As usual, I’ll add my disclaimer that any anger I have isn’t directed towards the rank-and-file DC Health employees. Last week, D.C. announced it’s moving to weekly reporting of COVID information. That doesn’t bother me too much, but what is a problem is that the information D.C. will report will not provide enough information for residents to determine for themselves–and since COVID prevention has been ‘devolved’ to individuals, we have to figure this out ourselves–what the prevalence of COVID is.
Looking at the new site, there are four things it reports:
- COVID-19 weekly case rate (per 100,000 people).
- New weekly hospital admissions due to COVID-19.
- Percent of confirmed COVID-19 cases who were hospitalized due to COVID-19.
- Percent staffed beds occupied by patients with COVID-19 in D.C.
Let’s look at the last three indicators first. New weekly hospital admissions due to COVID-19 tells use how many people were admitted to the hospital because they had COVID. This is not the percentage of admitted patients who happen to have COVID. That would be a reasonable proxy of community prevalence, but admits due to COVID-19 doesn’t.
Percent of confirmed COVID-19 cases who were hospitalized due to COVID-19. This is largely a function of who is getting sick. When the virus is ripping through elderly or unvaccinated populations, this number will be high. If it is attacking mostly vaccinated, younger populations, this will be low. As with the previous indicator, this tells you nothing about prevalence.

[Stored data]

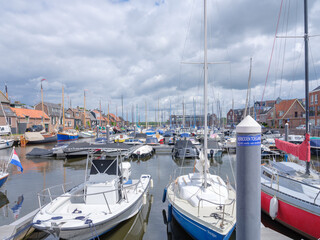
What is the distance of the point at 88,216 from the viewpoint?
313 inches

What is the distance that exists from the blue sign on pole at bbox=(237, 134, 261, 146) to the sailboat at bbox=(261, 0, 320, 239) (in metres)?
6.80

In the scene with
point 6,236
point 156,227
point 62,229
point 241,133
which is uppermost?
point 241,133

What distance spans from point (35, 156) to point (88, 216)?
2582cm

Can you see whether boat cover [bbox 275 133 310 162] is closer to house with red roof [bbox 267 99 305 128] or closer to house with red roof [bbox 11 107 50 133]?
house with red roof [bbox 267 99 305 128]

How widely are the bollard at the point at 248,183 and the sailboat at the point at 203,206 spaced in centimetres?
373

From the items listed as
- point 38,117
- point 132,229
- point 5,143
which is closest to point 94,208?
point 132,229

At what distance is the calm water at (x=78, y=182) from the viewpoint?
941 centimetres

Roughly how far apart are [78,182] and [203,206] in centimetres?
1271

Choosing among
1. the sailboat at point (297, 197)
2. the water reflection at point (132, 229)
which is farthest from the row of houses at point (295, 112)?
the water reflection at point (132, 229)

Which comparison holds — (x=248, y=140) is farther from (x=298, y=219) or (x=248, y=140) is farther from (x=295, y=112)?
(x=295, y=112)

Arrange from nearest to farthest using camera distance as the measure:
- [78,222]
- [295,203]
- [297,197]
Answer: [78,222], [295,203], [297,197]

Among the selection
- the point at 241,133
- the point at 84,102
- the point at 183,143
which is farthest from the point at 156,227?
the point at 84,102

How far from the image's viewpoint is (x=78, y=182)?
17.3 meters

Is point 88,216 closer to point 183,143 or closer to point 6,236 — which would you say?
point 6,236
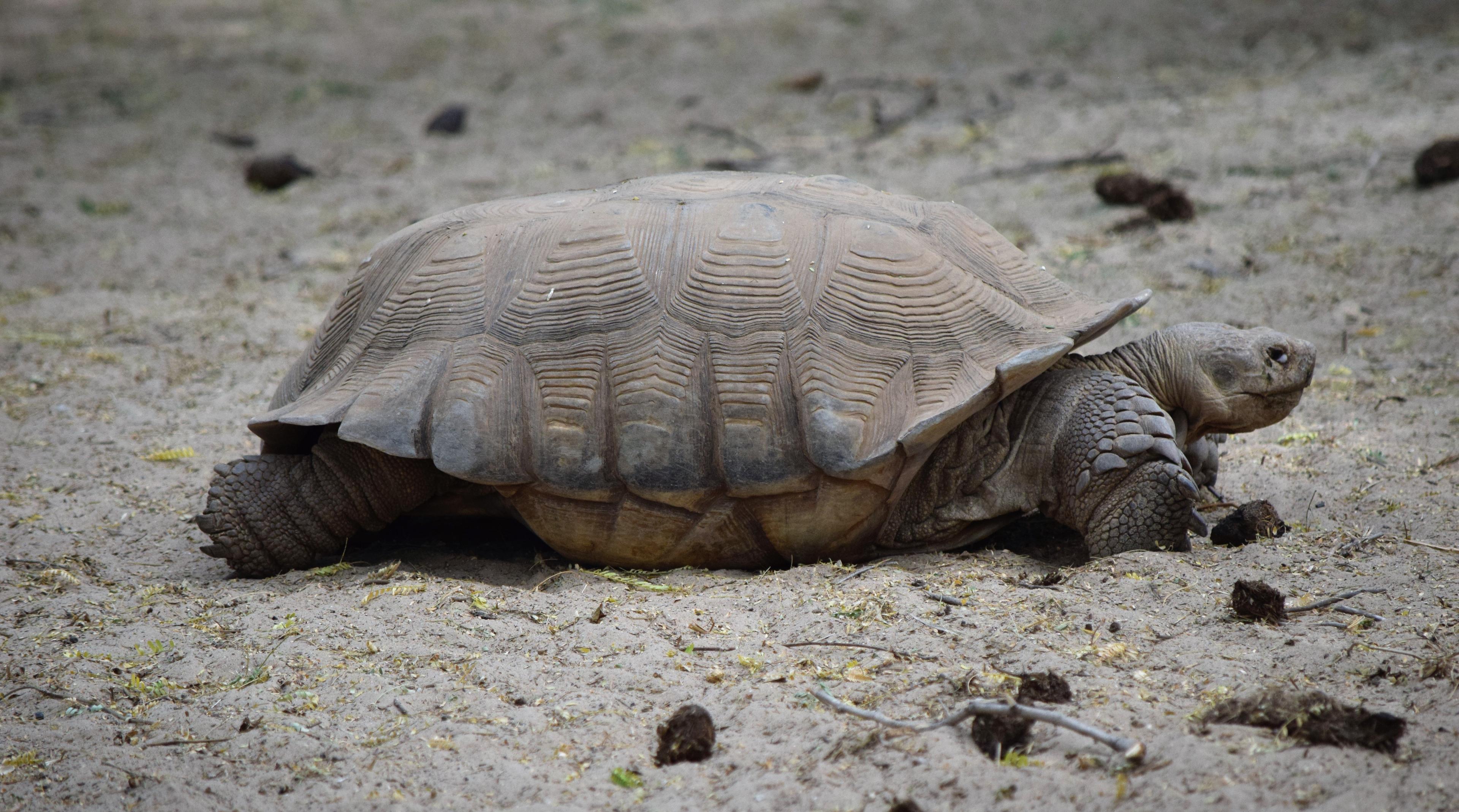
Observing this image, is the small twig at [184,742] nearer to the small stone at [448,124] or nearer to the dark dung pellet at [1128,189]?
the dark dung pellet at [1128,189]

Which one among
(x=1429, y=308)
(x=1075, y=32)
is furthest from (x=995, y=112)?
(x=1429, y=308)

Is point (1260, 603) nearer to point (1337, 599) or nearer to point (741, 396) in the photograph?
point (1337, 599)

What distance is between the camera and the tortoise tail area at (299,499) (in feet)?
12.7

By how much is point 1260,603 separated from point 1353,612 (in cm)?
24

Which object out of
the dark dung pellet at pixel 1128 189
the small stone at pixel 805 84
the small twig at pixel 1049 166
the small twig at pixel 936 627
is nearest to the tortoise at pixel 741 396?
the small twig at pixel 936 627

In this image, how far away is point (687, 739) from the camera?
257 centimetres

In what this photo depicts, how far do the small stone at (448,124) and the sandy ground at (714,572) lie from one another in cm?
15

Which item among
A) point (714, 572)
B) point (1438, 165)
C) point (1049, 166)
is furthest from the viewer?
point (1049, 166)

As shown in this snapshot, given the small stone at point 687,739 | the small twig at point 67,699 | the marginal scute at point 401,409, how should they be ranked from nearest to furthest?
the small stone at point 687,739
the small twig at point 67,699
the marginal scute at point 401,409

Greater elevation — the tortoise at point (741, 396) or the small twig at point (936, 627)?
the tortoise at point (741, 396)

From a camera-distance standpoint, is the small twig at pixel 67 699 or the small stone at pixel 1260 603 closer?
the small twig at pixel 67 699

■ WHAT TO DO ■
(a) Retype the passage in the post on D.C.'s COVID reporting between "- Percent staffed" and "nothing about prevalence.", inclusive.
(b) Write what comes next in the post on D.C.'s COVID reporting, starting after its last sentence.

■ TASK RESPONSES ■
(a)
- Percent staffed beds occupied by patients with COVID-19 in D.C.
Let’s look at the last three indicators first. New weekly hospital admissions due to COVID-19 tells use how many people were admitted to the hospital because they had COVID. This is not the percentage of admitted patients who happen to have COVID. That would be a reasonable proxy of community prevalence, but admits due to COVID-19 doesn’t.
Percent of confirmed COVID-19 cases who were hospitalized due to COVID-19. This is largely a function of who is getting sick. When the virus is ripping through elderly or unvaccinated populations, this number will be high. If it is attacking mostly vaccinated, younger populations, this will be low. As with the previous indicator, this tells you nothing about prevalence.

(b)
Percent staffed beds occupied by patients with COVID-19 in D.C. At first glance, this might sound like the percentage of asymptomatic patients admitted with COVID, but it is very ugly. Patients with severe COVID will remain in the hospital for a long time, while patients who happen to have COVID but could be discharged (e.g., post-pregnancy women lacking severe symptoms, or someone with a broken leg and a mild case of COVID) will stay for short periods. Like the previous two indicators, this is important for hospitals to know, but it doesn’t help you answer questions about personal risk.
COVID-19 weekly case rate per 100,000 people is good. After all, I reported that for nearly two years on the Twitterz! But D.C. is not reporting the percent positive rate, so we lack context for decreases or increases in this number. There is a huge difference between five new daily cases/100,000 with a one percent positive rate and a ten percent positive rate (the latter indicates massive undertesting).
What all of this means is that ordinary people, including the Mad Biologist, are flying blind. We don’t really know what the prevalence of COVID is, which is what matters: we (some of us, anyway) want to know the odds we’ll encounter infected people.
We might be able to glean something from the school data, though it’s unclear what will be reported.
We really are on our own, with no guidance. Still very angry about this.